Unroll the world's map, and look upon the great northern continent of America. Away to the wild west, away toward the setting sun, away beyond many a far meridian, let your eyes wander. Rest them where golden rivers rise among peaks that carry the eternal snow. Rest them there.
You are looking upon a land whose features are un-furrowed by human hands, still bearing the marks of the Almighty mould, as upon the morning of creation; a region whose every object wears the impress of God's image. His ambient spirit lives in the silent grandeur of its mountains, and speaks in the roar of its mighty rivers: a region redolent of romance, rich in the reality of adventure.
Follow me, with the eye of your mind, through scenes of wild beauty, of savage sublimity.
I stand in an open plain. I turn my face to the north, to the south, to the east, and to the west; and on all sides behold the blue circle of the heavens girdling around me. Nor rock, nor tree, breaks the ring of the horizon. What covers the broad expanse between? Wood? water? grass? No; flowers. As far as my eye can range, it rests only on flowers, on beautiful flowers!
I am looking as on a tinted map, an enamelled picture brilliant with every hue of the prism.
Yonder is golden yellow, where the helianthus turns her dial-like face to the sun. Yonder, scarlet, where the malva erects its red banner. Here is a parterre of the purple monarda, there the euphorbia sheds its silver leaf. Yonder the orange predominates in the showy flowers of the asclepia; and beyond, the eye roams over the pink blossoms of the cleome.
The breeze stirs them. Millions of corollas are waving their gaudy standards. The tall stalks of the helianthus bend and rise in long undulations, like billows on a golden sea.
They are at rest again. The air is filled with odours sweet as the perfumes of Araby or Ind. Myriads of insects flap their gay wings: flowers of themselves. The bee-birds skirr around, glancing like stray sunbeams; or, poised on whirring wings, drink from the nectared cups; and the wild bee, with laden limbs, clings among the honeyed pistils, or leaves for his far hive with a song of joy.

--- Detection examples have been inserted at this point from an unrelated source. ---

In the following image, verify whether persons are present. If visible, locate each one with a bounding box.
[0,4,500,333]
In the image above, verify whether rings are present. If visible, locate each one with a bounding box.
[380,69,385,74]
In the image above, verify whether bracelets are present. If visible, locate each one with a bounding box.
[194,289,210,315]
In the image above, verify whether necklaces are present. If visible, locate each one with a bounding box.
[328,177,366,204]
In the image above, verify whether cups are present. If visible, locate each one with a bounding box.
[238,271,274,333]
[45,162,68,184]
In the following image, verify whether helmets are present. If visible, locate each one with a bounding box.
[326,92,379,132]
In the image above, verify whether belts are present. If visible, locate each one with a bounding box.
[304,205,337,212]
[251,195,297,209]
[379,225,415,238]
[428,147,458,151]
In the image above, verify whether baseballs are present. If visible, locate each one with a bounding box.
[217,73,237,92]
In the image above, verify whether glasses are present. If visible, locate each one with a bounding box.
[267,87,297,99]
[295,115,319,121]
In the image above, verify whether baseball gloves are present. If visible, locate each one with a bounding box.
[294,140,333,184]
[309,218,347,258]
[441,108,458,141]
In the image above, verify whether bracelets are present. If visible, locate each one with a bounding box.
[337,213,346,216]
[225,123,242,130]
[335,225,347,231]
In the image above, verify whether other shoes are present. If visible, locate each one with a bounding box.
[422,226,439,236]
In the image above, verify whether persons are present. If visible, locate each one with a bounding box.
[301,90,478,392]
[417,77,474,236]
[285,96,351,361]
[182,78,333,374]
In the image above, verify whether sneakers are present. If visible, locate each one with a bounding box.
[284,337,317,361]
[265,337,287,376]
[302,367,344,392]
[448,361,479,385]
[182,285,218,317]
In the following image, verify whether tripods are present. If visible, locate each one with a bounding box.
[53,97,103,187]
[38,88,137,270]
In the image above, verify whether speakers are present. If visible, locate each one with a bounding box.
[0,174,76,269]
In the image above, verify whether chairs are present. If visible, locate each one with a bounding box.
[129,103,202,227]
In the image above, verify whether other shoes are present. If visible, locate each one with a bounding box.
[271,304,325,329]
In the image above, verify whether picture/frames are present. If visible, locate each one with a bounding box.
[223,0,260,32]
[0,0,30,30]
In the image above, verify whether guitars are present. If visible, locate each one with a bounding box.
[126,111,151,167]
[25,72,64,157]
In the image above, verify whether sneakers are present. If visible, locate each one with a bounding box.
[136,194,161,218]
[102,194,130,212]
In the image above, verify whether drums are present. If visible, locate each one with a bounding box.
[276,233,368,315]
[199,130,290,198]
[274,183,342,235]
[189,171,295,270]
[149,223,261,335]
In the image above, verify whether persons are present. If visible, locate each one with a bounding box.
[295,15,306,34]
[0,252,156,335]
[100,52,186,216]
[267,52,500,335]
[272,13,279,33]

Who planted these flowers? Who hath woven them into these pictured parterres? Nature. It is her richest mantle, richer in its hues than the scarfs of Cashmere.
This is the "weed prairie." It is misnamed. It is "the garden of God."
The scene is changed. I am in a plain as before, with the unbroken horizon circling around me. What do I behold? Flowers? No; there is not a flower in sight, but one vast expanse of living verdure. From north to south, from east to west, stretches the prairie meadow, green as an emerald, and smooth as the surface of a sleeping lake.
The wind is upon its bosom, sweeping the silken blades. They are in motion; and the verdure is dappled into lighter and darker shades, as the shadows of summer clouds flitting across the sun.
The eye wanders without resistance. Perchance it encounters the dark hirsute forms of the buffalo, or traces the tiny outlines of the antelope. Perchance it follows, in pleased wonder, the far-wild gallop of a snow-white steed.
This is the "grass prairie," the boundless pasture of the bison.
The scene changes. The earth is no longer level, but treeless and verdant as ever. Its surface exhibits a succession of parallel undulations, here and there swelling into smooth round hills. It is covered with a soft turf of brilliant greenness. These undulations remind one of the ocean after a mighty storm, when the crisped foam has died upon the waves, and the big swell comes bowling in. They look as though they had once been such waves, that by an omnipotent mandate had been transformed to earth and suddenly stood still.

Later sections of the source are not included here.